Stored dataset items:
[Start of Attachment]
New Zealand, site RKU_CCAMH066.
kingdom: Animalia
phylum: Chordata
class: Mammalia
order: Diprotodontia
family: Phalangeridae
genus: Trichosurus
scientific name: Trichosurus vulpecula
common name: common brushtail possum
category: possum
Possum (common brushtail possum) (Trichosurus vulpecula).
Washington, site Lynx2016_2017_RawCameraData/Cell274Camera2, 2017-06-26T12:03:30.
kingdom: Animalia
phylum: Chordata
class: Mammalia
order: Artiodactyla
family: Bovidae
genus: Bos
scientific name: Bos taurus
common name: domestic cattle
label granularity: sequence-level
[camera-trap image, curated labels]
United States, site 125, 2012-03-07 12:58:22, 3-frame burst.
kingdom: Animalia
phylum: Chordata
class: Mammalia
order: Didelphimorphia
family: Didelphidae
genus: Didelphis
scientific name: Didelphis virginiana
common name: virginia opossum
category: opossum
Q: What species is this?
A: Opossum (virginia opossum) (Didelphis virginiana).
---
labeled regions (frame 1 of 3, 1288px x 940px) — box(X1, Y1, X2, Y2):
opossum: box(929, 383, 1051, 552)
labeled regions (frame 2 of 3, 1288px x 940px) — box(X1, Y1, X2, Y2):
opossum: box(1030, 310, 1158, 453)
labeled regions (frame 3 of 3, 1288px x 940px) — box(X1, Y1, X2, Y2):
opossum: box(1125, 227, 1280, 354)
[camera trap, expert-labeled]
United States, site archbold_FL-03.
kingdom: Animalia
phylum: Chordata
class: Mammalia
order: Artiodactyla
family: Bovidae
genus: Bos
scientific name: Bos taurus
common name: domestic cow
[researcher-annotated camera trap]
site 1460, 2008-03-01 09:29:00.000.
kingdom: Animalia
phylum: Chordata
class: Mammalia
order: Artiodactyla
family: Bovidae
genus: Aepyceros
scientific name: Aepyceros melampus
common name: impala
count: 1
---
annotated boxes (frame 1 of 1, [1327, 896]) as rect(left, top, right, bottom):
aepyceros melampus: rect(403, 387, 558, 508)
[End of Attachment]
WHAT IS REQUIRED:
The entries need to be set down again in full, with no word changed.

ANSWER TO THIS PROBLEM:
New Zealand, site RKU_CCAMH066.
kingdom: Animalia
phylum: Chordata
class: Mammalia
order: Diprotodontia
family: Phalangeridae
genus: Trichosurus
scientific name: Trichosurus vulpecula
common name: common brushtail possum
category: possum
Possum (common brushtail possum) (Trichosurus vulpecula).
Washington, site Lynx2016_2017_RawCameraData/Cell274Camera2, 2017-06-26T12:03:30.
kingdom: Animalia
phylum: Chordata
class: Mammalia
order: Artiodactyla
family: Bovidae
genus: Bos
scientific name: Bos taurus
common name: domestic cattle
label granularity: sequence-level
[camera-trap image, curated labels]
United States, site 125, 2012-03-07 12:58:22, 3-frame burst.
kingdom: Animalia
phylum: Chordata
class: Mammalia
order: Didelphimorphia
family: Didelphidae
genus: Didelphis
scientific name: Didelphis virginiana
common name: virginia opossum
category: opossum
Q: What species is this?
A: Opossum (virginia opossum) (Didelphis virginiana).
---
labeled regions (frame 1 of 3, 1288px x 940px) — box(X1, Y1, X2, Y2):
opossum: box(929, 383, 1051, 552)
labeled regions (frame 2 of 3, 1288px x 940px) — box(X1, Y1, X2, Y2):
opossum: box(1030, 310, 1158, 453)
labeled regions (frame 3 of 3, 1288px x 940px) — box(X1, Y1, X2, Y2):
opossum: box(1125, 227, 1280, 354)
[camera trap, expert-labeled]
United States, site archbold_FL-03.
kingdom: Animalia
phylum: Chordata
class: Mammalia
order: Artiodactyla
family: Bovidae
genus: Bos
scientific name: Bos taurus
common name: domestic cow
[researcher-annotated camera trap]
site 1460, 2008-03-01 09:29:00.000.
kingdom: Animalia
phylum: Chordata
class: Mammalia
order: Artiodactyla
family: Bovidae
genus: Aepyceros
scientific name: Aepyceros melampus
common name: impala
count: 1
---
annotated boxes (frame 1 of 1, [1327, 896]) as rect(left, top, right, bottom):
aepyceros melampus: rect(403, 387, 558, 508)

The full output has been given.